- _Text passage_
▼

Being aggrieved by this order of Ld. CIT(A) assessee came in second appeal before us on the following grounds:- “1. Because that the ld. Commissioner of Income Tax (Appeals) was erred in law as well as in facts in upholding the disallowance made by the ld. A.O on account of deduction u/s. 80-IA on a sum of Rs.87 lacs, on the alleged ground that the deduction on the said sum was not eligible for deduction u/s. 80-IA. 2. Because that the ld. Commissioner of Income Tax (Appeals), was erred in law as well as in facts in holding that, the sum of Rs.87 lacs was a compensation and not the appellant’s operational income, but was only incidental to its business activity and constituted income beyond the first degree and proximity nexus between the profit and the industrial undertaking and cannot be considered as income derived from the sale of power on which deduction u/s. 80-IA would be available.”
Ld. AR for the assessee before us filed a paper books which are running from pages 1 to 118 and compilation of case comprising of pages from 1 to 125 respectively and prayed that issue may be decided according to law. On the other hand, Ld. DR submitted that the aforesaid compensation is in the nature of incentive given to assessee and it was limited for a period of two years. Thus, the aforesaid incentive cannot be considered for the purpose of deduction u/s. 80-IA of the Act. He vehemently relied on the order of Authorities Below. 7. We have heard the rival contentions of both the parties and perused and carefully considered the materials on record; including the judicial pronouncements cited and placed reliance upon. The issue before us is whether the compensation received by the assessee is business income and therefore eligible for the deduction under section 80IA of the Act. It is undisputed fact that the compensation was received by the assessee from SEL as the machines failed to generate the guaranteed electricity units. It is also admitted fact that the assessee is into the business of wind power generation business. Thus it can be inferred that the impugned compensation has direct nexus with the business operations of the assessee and accordingly eligible for deduction under section 80IA of the Act. We also find that in the identical facts & circumstances the Hon’ble ITAT decided the issue in favor of assessee by allowing the compensation on account of power generation loss is entitled for deduction u/s.

▲

- _The problem_
Pick up the tribunal order on the section 80-IA deduction at the point where it ends and continue it. The lines that come after the tribunal order have no connection to it.

- _Collected material_
▼

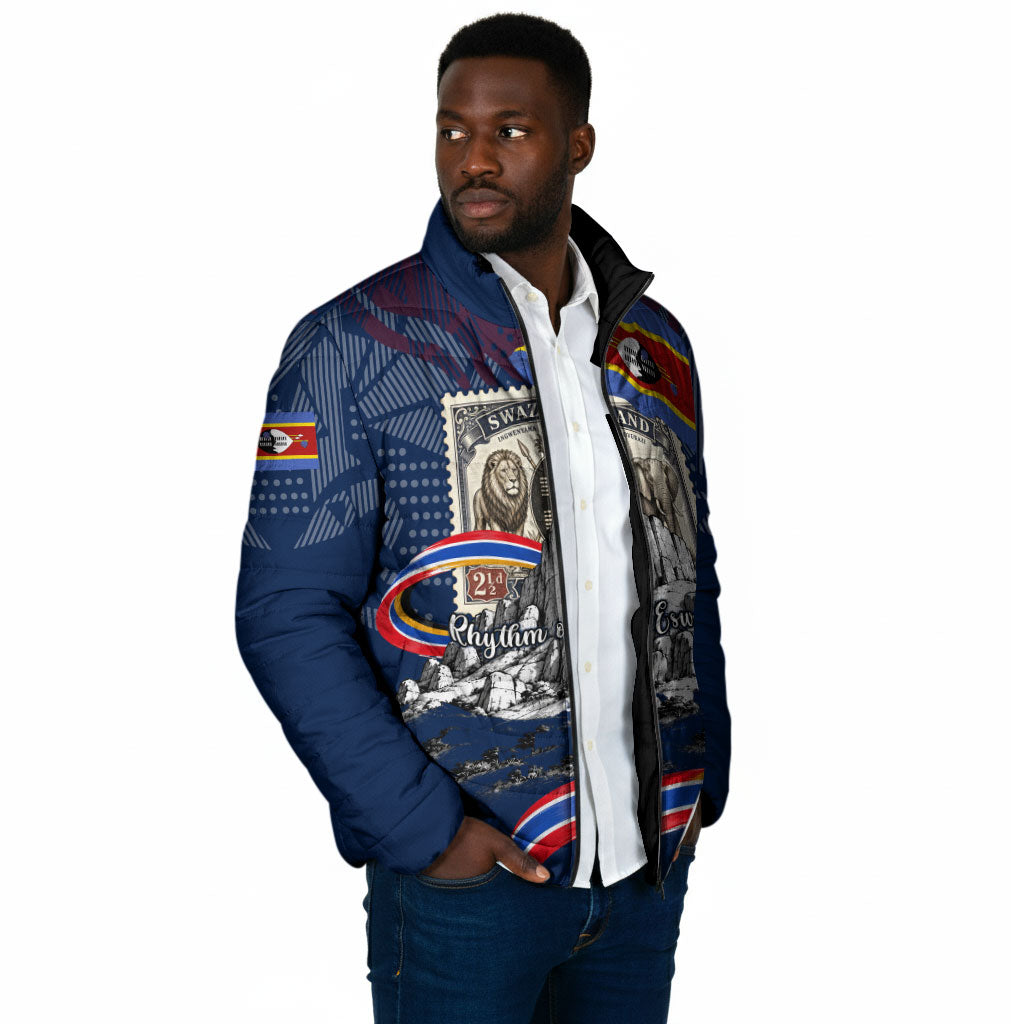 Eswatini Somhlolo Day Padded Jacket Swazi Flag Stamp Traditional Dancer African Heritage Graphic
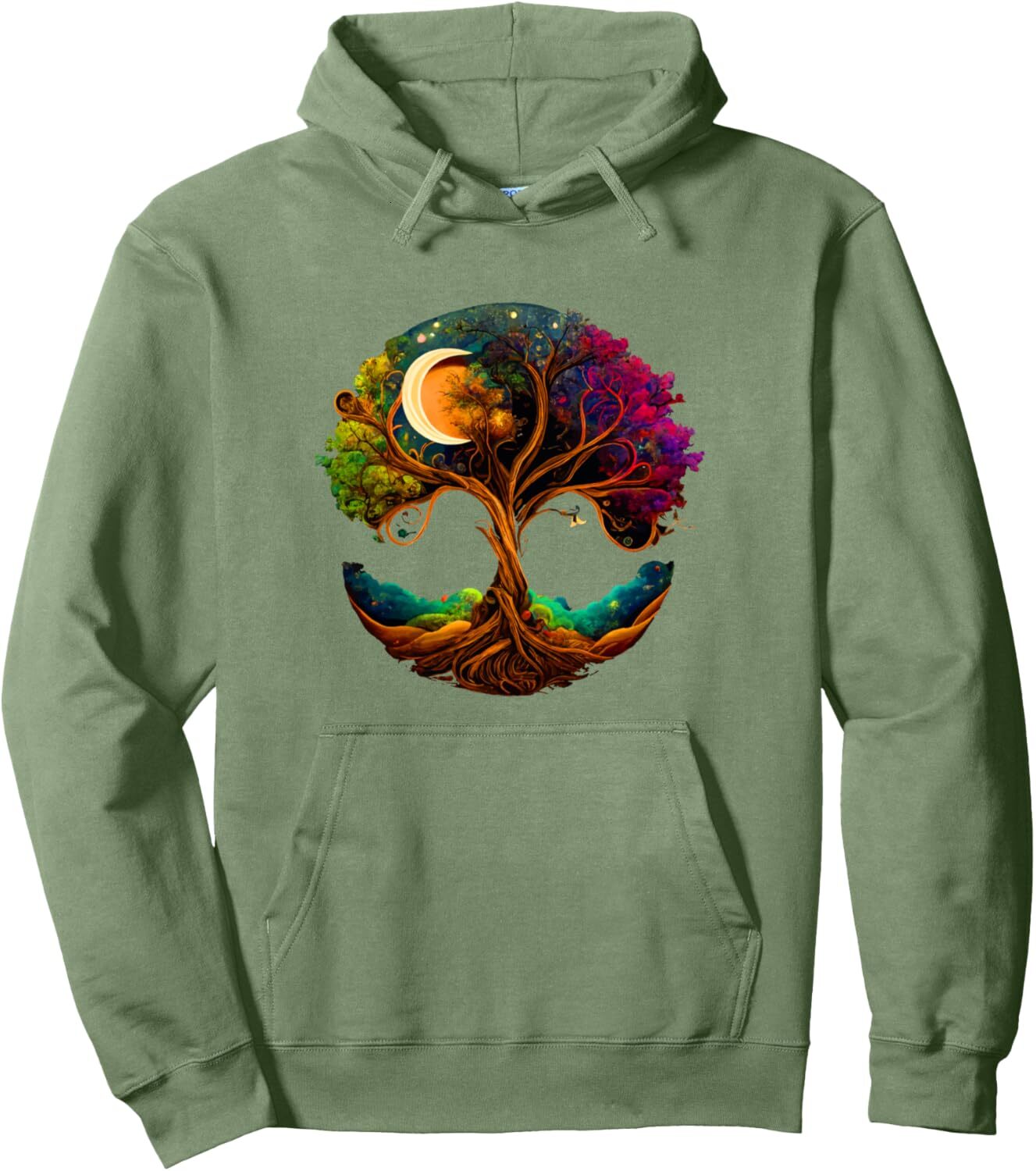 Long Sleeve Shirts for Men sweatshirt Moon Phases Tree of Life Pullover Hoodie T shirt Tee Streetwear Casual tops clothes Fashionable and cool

▲

- _Answer for the task_
ITA No.1100/Kol/2014 A.Y. 2009-10 AHW Steel Ltd. Vs. ACIT, Rg-3 Kol. Page 4 80-IA of the Act in the case of Lahoti Overseas Ltd. Vs Dy. Commissioner of Income Tax in ITA No.3821/Mum/2012 vide order dated 30-3-2016 for the A.Y. 2008-09. The relevant extract of the order is reproduced below:- “In the instant case the amount is paid by Suzlon India Limited towards specific performance due to short generation of power than minimum guaranteed power generation certified by the equipment supplier i.e. Suzlon Energy Limited and it has a direct and close nexus of first degree with the generation of power being shortfall in generation of power than the guaranteed rated capacity by equipment supplier and the subsidy goes on to reduce the cost of generation of power as the fixed costs and other cost which are still incurred despite short generation of power are recouped by the said subsidy from Suzlon Energy Limited and thus has direct and close nexus with the business of generation of power by the windmill undertaking of the assessee company and deduction u/s. 80IA of the Act is allowable. Keeping in view of the ratio of law laid down by the Hon'ble Supreme Court in the case of Meghalaya Steels Limited (supra) and the cited judgment of co-ordinate benches of the Tribunal in favour of the assessee company, we hold that the amount received by the assessee company from M/s Suzlon Energy Ltd. Of Rs.35,55,880/- on account of specific performance being compensation on account of shortfall in the power generated by the assessee company vis-à-vis the minimum guarantee rated capacity of production of power assured by Suzlon Energy Limited is to be held to be derived from the windmill power undertaking engaged in generation of power and is entitled for deduction u/s. 80IA of the Act.”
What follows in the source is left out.